The Win Without Pitching Manifesto

The Win Without Pitching Manifesto

Dan Rowland | Thinking | January 10, 2017

This post is part of our new series, The Rowland Bookshelf, where we talk about the ideas and content that have changed the game for us.

At every business, there are a few books that shape the culture. One that impacted me early on was The Win Without Pitching Manifesto by Blair Enns, a twelve-declaration rejection of old business development methods in creative industries.

One cornerstone idea in this book is that thinking is as important as project execution. Good thinking is where trust and great relationships—the kind that always underpins great work—are formed. It’s part of why someone would choose one agency over another.

This idea, along with others, has shaped our process at Rowland Creative in significant ways. I wanted to share five of my favorite declarations and how they show up in our business.

1. We will specialize

When teams really value their work and abilities, they get specific about what they can do and say no to work that doesn’t fit. It’s been a process, but we’ve identified some key niches that we tend to do well in: B2B companies, particularly in tech and in higher education strategy initiatives. We can and will specialize further. But for now, it’s been really helpful for us, our clients and potential clients to know some basic limits—like we don’t design personal sites or platforms for service companies or products for a mass audience.

What we’ve learned is that we do a really good job identifying all the people in our clients’ worlds and the impact those people have on purchasing decisions—the essence of good B2B marketing. And in conjunction with that, our design aesthetic works well for our niche: it’s clean, sharp, direct, and adaptable for corporate personalities and messaging.

2. We will replace presentations with conversations

It used to be the case that creative agencies showed up to business development meetings with PowerPoints to pitch their skills, portfolio and strengths. Designers would show up with fully developed solutions to problems they hadn’t even heard.

We threw that model out the window. We see our clients as collaborators, not as problems to solve.

Instead, we succeed through conversation. We listen to our clients and hear what they need. Recently, a marketing team sent us an email after an initial meeting with us to tell us they valued how we listened and asked questions. We weren’t pitching ourselves. We weren’t trying to fit their problem into our favorite solutions. We were just trying to identify what they needed. And that built trust—and trust makes great design.

3. We diagnose before we prescribe

We ask a lot of questions. Before we decide on any course of action, we question any assumptions in the room and make sure we haven’t missed something key. We don’t automatically assume that our clients need us to make a new marketing strategy or introduce automated marketing or a video animation or anything else. We work with our people to make sure we fully understand the problem then identify the solution.
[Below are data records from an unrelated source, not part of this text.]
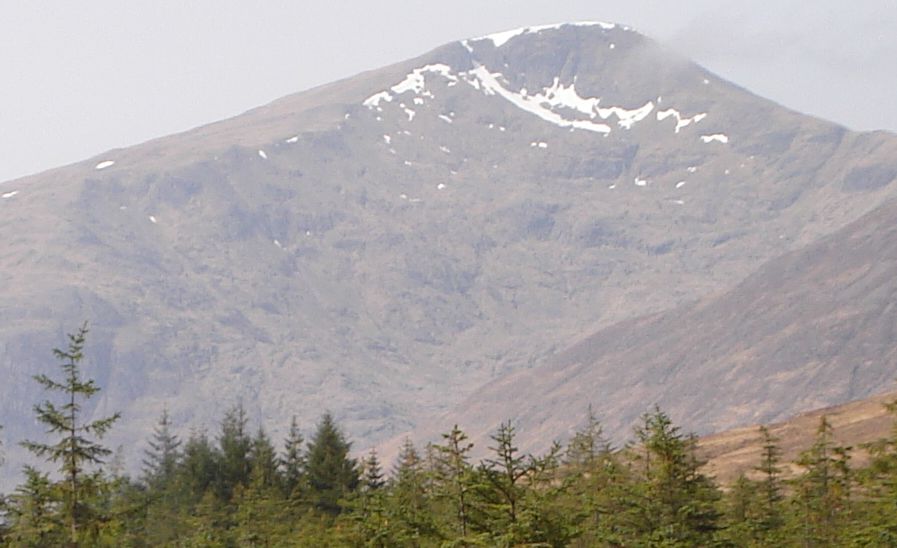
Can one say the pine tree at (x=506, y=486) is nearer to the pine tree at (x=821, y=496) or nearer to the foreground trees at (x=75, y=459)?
the foreground trees at (x=75, y=459)

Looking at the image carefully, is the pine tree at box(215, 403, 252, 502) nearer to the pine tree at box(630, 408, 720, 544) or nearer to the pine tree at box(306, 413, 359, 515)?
the pine tree at box(306, 413, 359, 515)

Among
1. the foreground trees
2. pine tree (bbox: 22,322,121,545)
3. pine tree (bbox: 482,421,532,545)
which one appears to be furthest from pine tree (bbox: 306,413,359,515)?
pine tree (bbox: 482,421,532,545)

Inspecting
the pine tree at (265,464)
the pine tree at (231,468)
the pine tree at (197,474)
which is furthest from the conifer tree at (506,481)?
the pine tree at (197,474)

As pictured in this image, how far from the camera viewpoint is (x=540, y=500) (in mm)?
23969

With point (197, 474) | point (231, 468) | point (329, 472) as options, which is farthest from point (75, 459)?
point (231, 468)

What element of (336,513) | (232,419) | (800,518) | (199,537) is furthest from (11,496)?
(232,419)

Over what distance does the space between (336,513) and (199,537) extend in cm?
2150

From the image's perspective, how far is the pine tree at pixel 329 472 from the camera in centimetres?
6084

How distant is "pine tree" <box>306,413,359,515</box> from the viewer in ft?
200

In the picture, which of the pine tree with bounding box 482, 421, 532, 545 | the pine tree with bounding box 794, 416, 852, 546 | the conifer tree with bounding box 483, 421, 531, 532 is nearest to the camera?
the pine tree with bounding box 482, 421, 532, 545

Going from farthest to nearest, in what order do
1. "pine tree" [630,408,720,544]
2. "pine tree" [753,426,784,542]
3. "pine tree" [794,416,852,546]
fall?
"pine tree" [753,426,784,542]
"pine tree" [794,416,852,546]
"pine tree" [630,408,720,544]

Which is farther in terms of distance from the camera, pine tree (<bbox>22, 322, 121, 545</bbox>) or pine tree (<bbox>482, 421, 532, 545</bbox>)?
pine tree (<bbox>22, 322, 121, 545</bbox>)

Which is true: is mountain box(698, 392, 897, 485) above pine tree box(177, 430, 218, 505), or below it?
above

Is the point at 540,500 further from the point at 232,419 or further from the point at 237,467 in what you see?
the point at 232,419
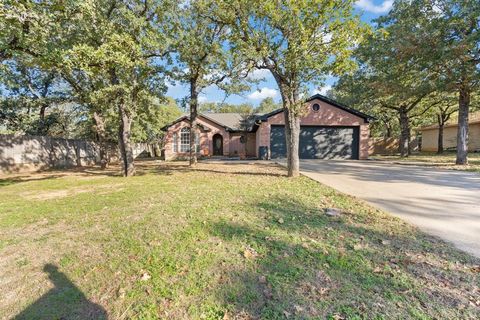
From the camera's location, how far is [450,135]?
84.3 feet

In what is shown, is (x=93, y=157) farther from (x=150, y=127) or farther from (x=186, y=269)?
(x=186, y=269)

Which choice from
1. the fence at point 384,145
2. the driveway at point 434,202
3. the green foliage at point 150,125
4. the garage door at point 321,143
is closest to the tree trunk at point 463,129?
the driveway at point 434,202

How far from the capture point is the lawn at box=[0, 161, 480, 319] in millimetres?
2207

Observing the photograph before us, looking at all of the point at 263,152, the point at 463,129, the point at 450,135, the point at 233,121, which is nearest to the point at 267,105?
the point at 233,121

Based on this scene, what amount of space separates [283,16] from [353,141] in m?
13.2

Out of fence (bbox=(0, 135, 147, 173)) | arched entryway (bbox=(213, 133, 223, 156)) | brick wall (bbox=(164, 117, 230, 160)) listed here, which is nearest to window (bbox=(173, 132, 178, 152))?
brick wall (bbox=(164, 117, 230, 160))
This process is our discovery phase. It’s part of every project we do. Some discovery phases are more in depth than others, but each turns up important information that is critical to doing great work.

4. We will be selective.

When an inquiry comes in, we say no as often as we say yes. Sometimes a potential client doesn’t fit because of the industry. Sometimes the personalities aren’t a match, or the project scope or the perceived needs don’t match our skills.

Being clear about who we work with means that we end up with clients who value our thinking as much as our doing; they understand what it takes for great work to happen. That has allowed us to expand our services from design execution to full marketing strategy. In many ways, we never were just about design execution, but now we’ve publically become an agile, versatile, and highly skilled creative agency.

5. We will build expertise rapidly

There is nothing that makes us crazier than the assumption that the way it worked before is how it should work now. We are growing as a team, as individuals, and as an agency. Our designs keep getting better; our strategy is on point; our business model gets stronger. And we’ve added the right people to the team when we knew we couldn’t simply make up the gap through personal learning.

How it all comes together

Manifesto aside, all of this is about doing the best work possible for our clients. We do the work that we do out of trust that we’ve built carefully and thoughtfully. Our talent is all in support of being the right agency for our clients with services and solutions that actually meet their needs.

I love changes like these in the industry. I’m so glad it isn’t the same game I had to learn when I started. It’s made it a better place for creative—and an even better place for our clients. It’s where great thinking results in great doing.